What Do We Do With It
Carnelian is a jewelry gemstone. It is cut and polished into cabochons, and used as beads for necklaces and bracelets. It is also carved into cameos which can be worn as pendants. Carnelian is occasionally used as an ornamental stone and carved into animal carvings or ornamental objects.
Like the unexpected fire of a sunset, or the first flash of autumn brilliance, Carnelian captivates. Its bold energy brings a rush of warmth and joy that lingers, stimulating and empowering. Known as a stone of motivation and endurance, leadership and courage.
Carnelian is a stabilizing crystal, perfect for anchoring in the present. Its high energy helps restore lost vitality and motivation, and stimulates creativity for new pursuits. It improves concentration and removes extraneous thoughts in daydreamers, and during meditation. This stone also protects against envy, rage, and resentment - yours, or from others, and encourages a love of life. It is useful for overcoming abuse of any kind, helping you to trust yourself and your perceptions.

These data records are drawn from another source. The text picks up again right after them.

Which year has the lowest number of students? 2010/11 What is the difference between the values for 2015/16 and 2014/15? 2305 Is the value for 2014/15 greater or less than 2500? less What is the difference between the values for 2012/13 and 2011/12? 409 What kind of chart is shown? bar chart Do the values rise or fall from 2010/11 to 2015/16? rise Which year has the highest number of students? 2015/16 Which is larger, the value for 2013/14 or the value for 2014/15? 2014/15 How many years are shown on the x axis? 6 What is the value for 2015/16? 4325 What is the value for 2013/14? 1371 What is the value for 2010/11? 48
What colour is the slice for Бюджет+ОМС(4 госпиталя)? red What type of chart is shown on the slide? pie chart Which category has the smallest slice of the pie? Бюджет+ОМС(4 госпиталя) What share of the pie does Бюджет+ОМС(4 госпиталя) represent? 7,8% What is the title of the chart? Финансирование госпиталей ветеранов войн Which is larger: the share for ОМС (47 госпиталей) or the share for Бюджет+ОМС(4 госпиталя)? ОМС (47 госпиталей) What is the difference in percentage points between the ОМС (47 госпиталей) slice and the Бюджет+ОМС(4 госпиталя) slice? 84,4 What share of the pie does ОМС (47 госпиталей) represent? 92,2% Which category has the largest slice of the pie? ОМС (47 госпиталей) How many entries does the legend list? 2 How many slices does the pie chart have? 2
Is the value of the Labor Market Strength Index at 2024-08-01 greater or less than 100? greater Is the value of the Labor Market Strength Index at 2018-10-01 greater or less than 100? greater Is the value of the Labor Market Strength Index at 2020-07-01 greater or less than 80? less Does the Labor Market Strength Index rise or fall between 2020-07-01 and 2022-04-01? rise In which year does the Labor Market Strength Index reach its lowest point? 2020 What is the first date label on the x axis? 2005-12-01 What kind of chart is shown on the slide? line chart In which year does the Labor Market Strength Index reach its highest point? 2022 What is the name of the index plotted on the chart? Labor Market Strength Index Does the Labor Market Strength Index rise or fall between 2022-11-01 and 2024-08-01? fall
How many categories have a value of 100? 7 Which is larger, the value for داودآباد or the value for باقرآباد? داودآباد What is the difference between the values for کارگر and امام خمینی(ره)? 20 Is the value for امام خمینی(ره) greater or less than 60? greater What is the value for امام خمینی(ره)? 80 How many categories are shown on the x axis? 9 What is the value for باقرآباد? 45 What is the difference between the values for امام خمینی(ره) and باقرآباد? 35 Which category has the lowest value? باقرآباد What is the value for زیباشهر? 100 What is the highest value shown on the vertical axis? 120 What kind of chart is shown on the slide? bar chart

Carnelian, in its beautiful shades of orange, stimulates the Sacral Chakra.
Carnelian encourages acceptance of the cycle of life and helps remove the fear of death. As an ancient stone, it was used to protect the dead on their journey to the afterlife. It gives courage and promotes positive life choices. Carnelian is a crystal of action, overcoming procrastination or indecision. It encourages one to stop waiting for dreams to appear, and stimulates the courage to embrace change and Divine Will to begin to make one's highest goals happen.
Color: Red orange
Transparency: Transparent to nearly opaque.
Crystal System: Hexagonal
Crystal Habits: Cryptocrystalline - microcrystalline aggregate.
Fracture: Uneven, splintery, conchoidal.